Reviewed on 02 July 2024 • Published on 09 June 2023

Important

This feature only allows a maximum of 10 in-flight requests. Functions that are configured with more than 10 replicas will not be used at full capacity. This limitation will be removed in the future.

Triggers get events from an input, such as an SQS queue, and forward them to a function, which will scale up according to its settings to accommodate the workload. This process uses back pressure, so that no new events are read if the function instances have not yet finished processing the previous ones.

Note

Triggers only keep a buffer of the messages that are in-flight, they do not drain all the messages of the input in advance.

As a result, in some scenarios such as event bursts or slow computations, events may stay in the input buffer for a while before being consumed. If the input messages in the queue are set with a timeout, such as the MessageRetentionPeriod in SQS queues, events may be deleted before triggering the function.

The implementation of the core trigger behavior is input agnostic, it is, therefore, your responsibility to configure the input buffers according to your use case to avoid losing events.

Useful formulas to calculate input retention

The following formulas may help you choose the retention values in scenarios where every message must be processed.

The first parameter to calculate is the throughput, which corresponds to the amount of messages that can be consumed by the function every second.
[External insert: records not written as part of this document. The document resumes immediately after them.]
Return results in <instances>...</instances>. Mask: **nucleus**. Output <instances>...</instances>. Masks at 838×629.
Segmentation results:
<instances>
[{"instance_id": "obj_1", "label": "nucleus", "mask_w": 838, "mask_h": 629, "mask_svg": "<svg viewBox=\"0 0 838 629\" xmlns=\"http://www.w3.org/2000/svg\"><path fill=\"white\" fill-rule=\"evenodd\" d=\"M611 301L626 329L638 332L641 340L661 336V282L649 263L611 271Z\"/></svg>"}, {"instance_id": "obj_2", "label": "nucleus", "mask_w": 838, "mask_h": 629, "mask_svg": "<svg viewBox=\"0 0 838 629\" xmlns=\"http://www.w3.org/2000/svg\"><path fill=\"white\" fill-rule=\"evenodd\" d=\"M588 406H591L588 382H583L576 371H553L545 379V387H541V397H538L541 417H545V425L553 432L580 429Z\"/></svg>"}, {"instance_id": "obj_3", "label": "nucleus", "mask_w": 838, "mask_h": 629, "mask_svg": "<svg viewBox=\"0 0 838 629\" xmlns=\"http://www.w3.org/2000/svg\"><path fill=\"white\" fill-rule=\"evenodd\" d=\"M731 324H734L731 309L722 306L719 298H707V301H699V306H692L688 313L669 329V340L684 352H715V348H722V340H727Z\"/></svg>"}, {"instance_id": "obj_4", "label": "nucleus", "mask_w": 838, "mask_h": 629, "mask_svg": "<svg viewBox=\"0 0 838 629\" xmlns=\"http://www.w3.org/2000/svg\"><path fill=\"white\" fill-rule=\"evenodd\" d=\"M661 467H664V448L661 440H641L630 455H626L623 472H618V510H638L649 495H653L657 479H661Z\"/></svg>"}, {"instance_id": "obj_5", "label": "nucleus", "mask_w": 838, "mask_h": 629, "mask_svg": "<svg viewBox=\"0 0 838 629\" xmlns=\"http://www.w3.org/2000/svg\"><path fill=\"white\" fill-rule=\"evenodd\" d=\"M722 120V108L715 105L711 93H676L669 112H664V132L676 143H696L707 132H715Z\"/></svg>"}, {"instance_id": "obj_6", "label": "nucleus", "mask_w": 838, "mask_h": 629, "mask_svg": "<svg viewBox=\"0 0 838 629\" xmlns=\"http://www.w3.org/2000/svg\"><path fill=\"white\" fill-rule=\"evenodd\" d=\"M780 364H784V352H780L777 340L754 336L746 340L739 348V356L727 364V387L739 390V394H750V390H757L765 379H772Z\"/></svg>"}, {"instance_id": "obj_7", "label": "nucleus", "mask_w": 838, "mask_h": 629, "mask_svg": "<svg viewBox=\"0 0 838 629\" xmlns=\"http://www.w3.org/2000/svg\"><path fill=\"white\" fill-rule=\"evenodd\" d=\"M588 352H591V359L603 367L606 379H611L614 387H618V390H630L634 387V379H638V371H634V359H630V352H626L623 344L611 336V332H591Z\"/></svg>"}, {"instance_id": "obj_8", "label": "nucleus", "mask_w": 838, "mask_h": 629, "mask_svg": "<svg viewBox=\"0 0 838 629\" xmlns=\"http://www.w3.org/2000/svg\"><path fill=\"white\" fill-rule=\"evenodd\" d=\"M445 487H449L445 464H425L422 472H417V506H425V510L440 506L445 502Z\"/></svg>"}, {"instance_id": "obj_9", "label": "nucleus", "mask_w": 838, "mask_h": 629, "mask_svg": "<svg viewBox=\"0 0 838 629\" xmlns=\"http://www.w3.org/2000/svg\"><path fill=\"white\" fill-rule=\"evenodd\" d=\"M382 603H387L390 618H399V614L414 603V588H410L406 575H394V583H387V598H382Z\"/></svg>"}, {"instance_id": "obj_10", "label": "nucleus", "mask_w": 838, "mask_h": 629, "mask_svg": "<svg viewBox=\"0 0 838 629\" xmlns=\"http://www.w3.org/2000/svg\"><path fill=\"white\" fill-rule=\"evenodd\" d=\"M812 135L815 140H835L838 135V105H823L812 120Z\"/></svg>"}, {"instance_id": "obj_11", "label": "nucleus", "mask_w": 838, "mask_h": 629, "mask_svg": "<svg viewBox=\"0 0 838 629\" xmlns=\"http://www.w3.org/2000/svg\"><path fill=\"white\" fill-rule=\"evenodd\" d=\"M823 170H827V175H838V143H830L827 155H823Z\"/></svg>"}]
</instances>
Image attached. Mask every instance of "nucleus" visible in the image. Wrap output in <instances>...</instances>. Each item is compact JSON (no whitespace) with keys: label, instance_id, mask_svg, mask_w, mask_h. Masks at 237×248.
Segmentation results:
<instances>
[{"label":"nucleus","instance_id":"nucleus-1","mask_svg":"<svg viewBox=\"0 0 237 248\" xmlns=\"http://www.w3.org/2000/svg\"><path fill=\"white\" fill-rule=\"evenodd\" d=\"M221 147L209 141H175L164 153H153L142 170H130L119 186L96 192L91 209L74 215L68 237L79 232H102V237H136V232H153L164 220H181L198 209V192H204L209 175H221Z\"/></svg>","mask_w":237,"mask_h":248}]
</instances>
This value can be obtained from the function’s processing time when invoked and the maximum number of instances it can scale up to.

Function throughput = ( 1 / processing time ) * maximum instances

For example, a function that takes 0.1 second to complete with a maximum of 10 replicas has a throughput of ( 1 / 0.1 ) * 10 = 100 messages per second.

As long as the number of events sent to the input per second is lower than the function throughput, the events will be consumed almost immediately. However, if there is a burst of events higher than this value, they will be throttled and buffered in the input while they are consumed.

The time required for all the burst messages to be consumed can be calculated with the following formula:

Delay = burst size/function throughput

For example, a function with a throughput of 100 messages per second that receives a burst of 200 messages will take 200 / 100 = 2 seconds to process them.

The previous formulas assume that the function is completely scaled up at the moment of receiving the events, but it may be only partially scaled or must be scaled from zero. This can be the case if the workload is not constant over time. In these scenarios, the cold-start latency of the new instances must be taken into consideration.

As a result, the minimum retention period in the input buffer can be estimated with the following formula:

minimum retention = max expected burst size / ( ( 1 / processing time ) * max instances ) + cold start latency

For example, a function that takes 30 seconds to cold-start, takes 5 seconds to complete, has a maximum of 10 replicas, and expects a maximum burst of 200 messages should have an input retention of at least 200 / ( ( 1 / 5 ) * 10 ) + 30 = 130 seconds.

Note

This input retention value corresponds to the minimum time required to process a single message burst, the actual value used in production should therefore be higher.